A variation of Newton’s algorithm is used to find the MLEs for generalized linear models (Fisher Scoring). Consider a Poisson GLM with \(Y_i \sim \text{Poisson}(\mu_i)\) with \[ \log \mu_i = \beta_0 + \beta_1 x_{i1} + \cdots \beta_k x_{ik}. \] You can check that the derivative of the log-likelihood for \(\beta_i\) is \[ \dot{l}(\beta_0, \boldsymbol\beta) = X^T Y - X^T \exp(\beta_0 + X \boldsymbol\beta) \] where \(\boldsymbol\beta = (\beta_1, \cdots, \beta_k)^T\). In order to use our Newton’s algorithm to solve the likelihood equations, we can write a function for \(\dot{l}\) whose first argument is the vector \((\beta_0, \boldsymbol\beta)\).
## log-likelihood function for Poisson
Dloglik = function(beta, X, y) {
c(sum(y - exp(beta[1] + X %*% beta[-1])),
t(X) %*% y - t(X) %*% exp(beta[1] + X %*% beta[-1]))
}
Now let’s generate some data: 1,000 observations.
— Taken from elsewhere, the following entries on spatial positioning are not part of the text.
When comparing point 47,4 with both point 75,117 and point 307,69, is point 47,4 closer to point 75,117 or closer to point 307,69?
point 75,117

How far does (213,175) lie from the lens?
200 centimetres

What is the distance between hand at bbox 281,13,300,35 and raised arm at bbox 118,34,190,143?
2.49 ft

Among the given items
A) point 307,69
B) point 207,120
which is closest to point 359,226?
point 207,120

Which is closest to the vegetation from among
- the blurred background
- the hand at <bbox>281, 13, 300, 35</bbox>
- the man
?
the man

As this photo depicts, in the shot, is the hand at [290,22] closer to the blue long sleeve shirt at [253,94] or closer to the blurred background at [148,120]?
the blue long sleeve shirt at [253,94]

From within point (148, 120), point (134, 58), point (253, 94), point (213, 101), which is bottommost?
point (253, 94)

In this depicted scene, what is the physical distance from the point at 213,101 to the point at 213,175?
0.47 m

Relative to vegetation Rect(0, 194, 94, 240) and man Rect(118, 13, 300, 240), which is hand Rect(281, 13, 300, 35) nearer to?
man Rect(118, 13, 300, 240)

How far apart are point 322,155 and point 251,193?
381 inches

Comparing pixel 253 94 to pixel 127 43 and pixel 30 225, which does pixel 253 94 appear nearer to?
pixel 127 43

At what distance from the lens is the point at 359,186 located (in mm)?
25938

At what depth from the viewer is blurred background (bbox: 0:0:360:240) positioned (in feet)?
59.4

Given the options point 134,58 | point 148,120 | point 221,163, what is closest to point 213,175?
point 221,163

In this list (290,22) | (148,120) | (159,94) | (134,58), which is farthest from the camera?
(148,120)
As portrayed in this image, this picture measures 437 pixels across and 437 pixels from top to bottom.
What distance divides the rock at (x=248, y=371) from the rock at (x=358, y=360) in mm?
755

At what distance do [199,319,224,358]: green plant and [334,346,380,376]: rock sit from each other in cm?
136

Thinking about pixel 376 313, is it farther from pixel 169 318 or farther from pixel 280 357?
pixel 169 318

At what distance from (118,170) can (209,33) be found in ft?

set.seed(94) # reproducible results
X = matrix(rnorm(3000), ncol=3)
y = rpois(1000, lambda = exp(1 - 0.5*X[,1] + 0.2*X[,3]))
Dloglik(c(0,0,0,0),X,y)
## [1] 2169 -1704 44 669
Now let’s run our Newton algorithm:
newton(Dloglik, c(0,0,0,0), X=X, y=y)
## [1] 0.99221 -0.53425 -0.00411 0.17601
We can check the solution with glm()
:
glm(y ~ X, family="poisson")$coef
## (Intercept) X1 X2 X3
## 0.99221 -0.53425 -0.00411 0.17601
The quickest way to check the time taken by some code is to use system.time()
.
system.time(newton(Dloglik, c(0,0,0,0), X=X, y=y))
## user system elapsed
## 0.005 0.001 0.006
The microbenchmark package allows more sophisticated comparisons.
library(microbenchmark)
microbenchmark(
newton(Dloglik, c(0,0,0,0), X=X, y=y),
glm(y ~ X, family="poisson")$coef,
times=10)
## Unit: milliseconds
## expr min lq mean median uq max neval
## newton(Dloglik, c(0, 0, 0, 0), X = X, y = y) 5.59 5.75 7.41 6.7 7.42 12.77 10
## glm(y ~ X, family = "poisson")$coef 2.35 2.40 3.37 3.4 4.08 4.48 10
It seems our solution is a bit slower than using glm()
.
Use Rprof()
to take a quick look at where your code takes time. This records information in a file whose default name is Rprof.out
. It’s good practice to use a temporary file for this instead.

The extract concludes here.